The authors thankfully acknowledge the help received from Ankita Goyal, Council for Social Development, in the preparation of this paper.
The Government of India has recently identified 115 districts in the country as aspirational districts which lag behind the frontier/advanced districts in each region. NITI Aayog is presently anchoring the programme with the support from central ministries and the state governments to help develop the aspirational districts, first, to catch up with the best district within the same state and subsequently, aspire to become one of the best in the country (NITI Aayog 2018). Although agriculture and water resources have been given only 20% weightage in the whole scheme of development of aspirational districts, accelerated agricultural development may be one of the key determinants to overall development of aspirational districts.
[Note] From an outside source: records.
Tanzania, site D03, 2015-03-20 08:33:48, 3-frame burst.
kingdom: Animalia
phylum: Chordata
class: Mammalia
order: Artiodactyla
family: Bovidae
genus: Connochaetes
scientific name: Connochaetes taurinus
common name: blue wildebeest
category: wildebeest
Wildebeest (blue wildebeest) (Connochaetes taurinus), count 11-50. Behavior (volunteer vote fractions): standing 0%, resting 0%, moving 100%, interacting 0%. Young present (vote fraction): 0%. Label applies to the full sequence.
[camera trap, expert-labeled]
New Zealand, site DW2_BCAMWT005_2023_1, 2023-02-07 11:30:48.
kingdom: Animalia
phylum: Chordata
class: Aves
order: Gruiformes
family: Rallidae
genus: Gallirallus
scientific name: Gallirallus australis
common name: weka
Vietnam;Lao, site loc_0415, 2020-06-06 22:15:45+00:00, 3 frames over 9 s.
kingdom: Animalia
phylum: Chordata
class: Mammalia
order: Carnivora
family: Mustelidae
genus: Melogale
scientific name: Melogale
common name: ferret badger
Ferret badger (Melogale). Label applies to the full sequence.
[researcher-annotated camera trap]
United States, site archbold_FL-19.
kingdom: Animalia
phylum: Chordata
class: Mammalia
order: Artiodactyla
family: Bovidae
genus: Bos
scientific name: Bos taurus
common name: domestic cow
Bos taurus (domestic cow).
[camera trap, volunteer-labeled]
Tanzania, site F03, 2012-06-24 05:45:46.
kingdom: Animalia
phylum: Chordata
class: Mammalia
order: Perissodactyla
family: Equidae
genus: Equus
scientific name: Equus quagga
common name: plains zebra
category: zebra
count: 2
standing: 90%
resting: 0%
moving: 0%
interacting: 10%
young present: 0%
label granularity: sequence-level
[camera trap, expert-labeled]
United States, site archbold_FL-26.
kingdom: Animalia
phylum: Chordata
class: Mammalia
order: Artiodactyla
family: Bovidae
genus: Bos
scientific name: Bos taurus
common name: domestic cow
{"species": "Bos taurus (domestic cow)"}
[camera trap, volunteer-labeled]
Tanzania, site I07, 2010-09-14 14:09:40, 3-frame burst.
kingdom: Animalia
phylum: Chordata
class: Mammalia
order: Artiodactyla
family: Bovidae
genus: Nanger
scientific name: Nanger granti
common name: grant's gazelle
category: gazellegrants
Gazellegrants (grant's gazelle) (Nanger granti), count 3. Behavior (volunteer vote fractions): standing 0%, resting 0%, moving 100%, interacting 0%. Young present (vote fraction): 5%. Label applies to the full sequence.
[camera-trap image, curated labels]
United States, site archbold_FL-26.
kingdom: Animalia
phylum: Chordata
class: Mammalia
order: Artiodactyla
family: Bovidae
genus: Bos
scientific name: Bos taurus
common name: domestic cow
At the same time, India’s Vision 2022 for doubling farmers’ income cannot be achieved without accelerated and diversified agricultural development in aspirational districts. This paper discusses the issues in the identification of aspirational districts of India, and also analyses the key challenges and opportunities of agricultural development in the aspirational as well as non-aspirational underdeveloped districts of Bihar vis-à-vis the frontier districts and suggests appropriate measures for accelerated and balanced agricultural development in Bihar.
The study maps out all the aspirational districts as well as other non-aspirational backward districts of Bihar, based on analysis of secondary data for key indicators. The status of aspirational districts has been compared with that of frontier districts in a region and a road map for bridging the development gaps has been suggested.